Rome pressed to ban tourist carriages after horse collapses

Lucrative botticelle business goes on despite pledges by succession of mayors

Society 21:00 20.10.2019
Italian leaders have been urged to stop “the unjustified exploitation of animals” after a horse collapsed as it pulled tourists through the narrow streets of Rome.
 
The horse fell on the Via dei Condotti, a busy shopping street in the city centre, on 17 October after slipping on a manhole cover. The driver of the carriage allegedly ignored pleas from onlookers to have the horse checked by a veterinarian, choosing instead to continue the tour towards the nearby Spanish Steps once the animal was back on its feet.
 
“Subjecting animals to inhumane labour in the name of an anachronistic tradition is animal abuse,” Rinaldo Sidoli, a spokesman for the animal and environmental activist group, Alleanza Popolare Ecologista, said. “Horses in Rome are forced, against their will, to tow extremely heavy loads (the carriage alone weighs 800kg) on slippery pavements and amid noisy traffic.

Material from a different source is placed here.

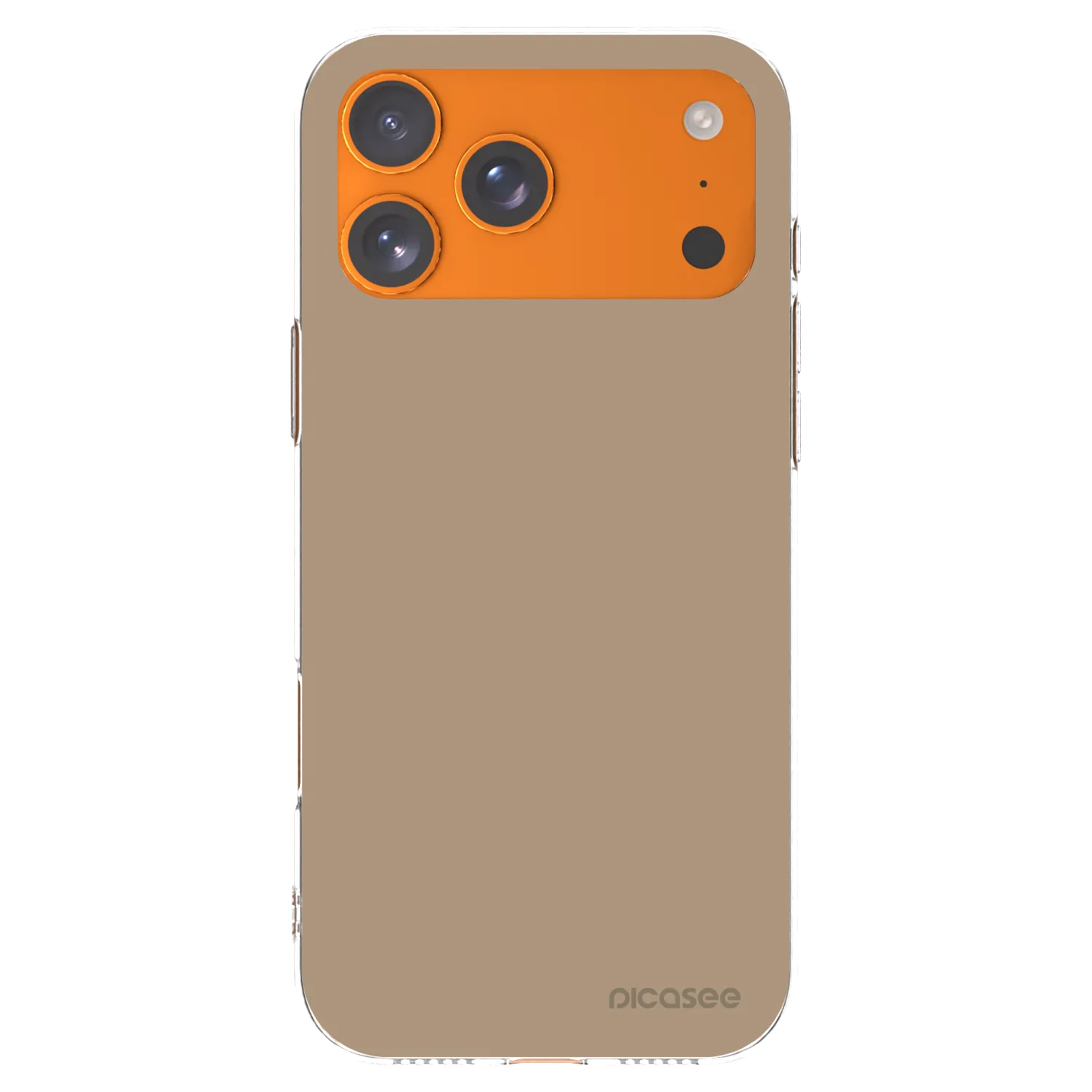 Picasee silikonový průhledný obal pro Apple iPhone 17 Pro Max - Soft Sand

We ask the mayor, Virginia Raggi, to stop this unjustified exploitation of animals.”
 
ENPA, the national agency for animal protection, said that other horses had fallen on the same manhole. “To make this story even more disturbing is the behaviour of the driver,” the agency added. “It was as if nothing had happened, and so the true health of the horse remains a mystery.”
 
Rome’s horse-drawn carriages, known as botticelle, are a lucrative business, with tour operators charging as much as €350 for horses to cart four people around key monuments of the Italian capital for two hours.
 
A succession of mayors has pledged to ban the practice, with the city’s current leader, Virginia Raggi, making it a campaign promise ahead of her election in June 2016. A year later, the local authorities announced a plan for the horses, who are kept in stables in the Testaccio, to be moved away from the streets to work in the city’s parks instead. The idea of replacing the carriages with electric vehicles was also mooted. The measure, which included a ban on horse-drawn carriages circulating between June and September and when the temperature exceeds 30C, was later passed by a parliamentary transport committee in Italy’s former government. Raggi, from the Five Star Movement, the party ruling nationally with the centre-left Democratic party, reiterated the plan over social media in July while feting Rome as “a leader in safeguarding and protecting animals”. But nothing has changed.
 
ENPA called on politicians to ban the outdated practice completely: “During the election campaign the mayor promised to save the horses from the chaotic streets of Rome – we ask national politicians to take charge of this emergency.”
 
There have been other cases of horses collapsing or dying on Rome’s streets. One, called Legoli, died in June 2008 after being hit by a car while towing a carriage along a road by the Tiber River. A few months later, an 18-year-old horse, called Birillo, died while working near the Colosseum. Birillo fell after being startled by the noise of a passing truck. Another collapsed by the Spanish Steps in the summer of 2012, with the driver attempting to beat the animal back to work before being stopped by police. A law was later passed forbidding the horse-drawn carriages from doing their rounds if the temperature is above 40C.
 
Thirty-two people have licences to drive the horse-drawn carriages; under Raggi’s plans no new licences would be issued, with the drivers given the option to apply for taxi permits. Drivers have often openly brawled with animal rights activists over a practice that has long been criticised for its cruelty. About 80 horses are still working.
 
“The sight of a horse falling to the ground left many tourists appalled,” added Sidoli. “The disgraceful spectacle was yet another blow to the image of Italy. The time has come for parliament to listen to the growing sensitivity of Italians towards animal rights.”